### Collected data
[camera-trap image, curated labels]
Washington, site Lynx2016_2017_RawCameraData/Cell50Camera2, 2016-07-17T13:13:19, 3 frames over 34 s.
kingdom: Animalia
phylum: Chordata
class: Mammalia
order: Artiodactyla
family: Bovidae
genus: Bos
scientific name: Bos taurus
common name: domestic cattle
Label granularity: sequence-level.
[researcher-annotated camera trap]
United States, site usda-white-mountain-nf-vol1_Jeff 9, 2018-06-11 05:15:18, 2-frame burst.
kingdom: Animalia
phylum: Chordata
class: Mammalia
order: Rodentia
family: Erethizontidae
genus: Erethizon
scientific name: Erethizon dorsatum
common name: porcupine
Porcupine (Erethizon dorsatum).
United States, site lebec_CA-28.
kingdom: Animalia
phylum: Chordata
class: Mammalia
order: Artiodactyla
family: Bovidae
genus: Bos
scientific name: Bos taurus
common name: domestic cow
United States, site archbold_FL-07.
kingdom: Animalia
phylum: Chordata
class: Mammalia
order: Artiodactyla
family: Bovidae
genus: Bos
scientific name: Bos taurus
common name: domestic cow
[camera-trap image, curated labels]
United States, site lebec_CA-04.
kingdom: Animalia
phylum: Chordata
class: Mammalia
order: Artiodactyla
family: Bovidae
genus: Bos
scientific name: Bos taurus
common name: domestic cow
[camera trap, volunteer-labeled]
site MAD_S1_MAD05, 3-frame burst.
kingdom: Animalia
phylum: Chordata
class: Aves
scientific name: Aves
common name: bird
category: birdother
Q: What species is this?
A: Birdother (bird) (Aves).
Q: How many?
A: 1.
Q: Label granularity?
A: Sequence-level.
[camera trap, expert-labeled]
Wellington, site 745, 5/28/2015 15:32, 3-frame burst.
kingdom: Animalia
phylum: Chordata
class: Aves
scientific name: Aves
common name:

### Task to complete
Give all the entries again exactly; leave none out.

### Exercise output
[camera-trap image, curated labels]
Washington, site Lynx2016_2017_RawCameraData/Cell50Camera2, 2016-07-17T13:13:19, 3 frames over 34 s.
kingdom: Animalia
phylum: Chordata
class: Mammalia
order: Artiodactyla
family: Bovidae
genus: Bos
scientific name: Bos taurus
common name: domestic cattle
Label granularity: sequence-level.
[researcher-annotated camera trap]
United States, site usda-white-mountain-nf-vol1_Jeff 9, 2018-06-11 05:15:18, 2-frame burst.
kingdom: Animalia
phylum: Chordata
class: Mammalia
order: Rodentia
family: Erethizontidae
genus: Erethizon
scientific name: Erethizon dorsatum
common name: porcupine
Porcupine (Erethizon dorsatum).
United States, site lebec_CA-28.
kingdom: Animalia
phylum: Chordata
class: Mammalia
order: Artiodactyla
family: Bovidae
genus: Bos
scientific name: Bos taurus
common name: domestic cow
United States, site archbold_FL-07.
kingdom: Animalia
phylum: Chordata
class: Mammalia
order: Artiodactyla
family: Bovidae
genus: Bos
scientific name: Bos taurus
common name: domestic cow
[camera-trap image, curated labels]
United States, site lebec_CA-04.
kingdom: Animalia
phylum: Chordata
class: Mammalia
order: Artiodactyla
family: Bovidae
genus: Bos
scientific name: Bos taurus
common name: domestic cow
[camera trap, volunteer-labeled]
site MAD_S1_MAD05, 3-frame burst.
kingdom: Animalia
phylum: Chordata
class: Aves
scientific name: Aves
common name: bird
category: birdother
Q: What species is this?
A: Birdother (bird) (Aves).
Q: How many?
A: 1.
Q: Label granularity?
A: Sequence-level.
[camera trap, expert-labeled]
Wellington, site 745, 5/28/2015 15:32, 3-frame burst.
kingdom: Animalia
phylum: Chordata
class: Aves
scientific name: Aves
common name:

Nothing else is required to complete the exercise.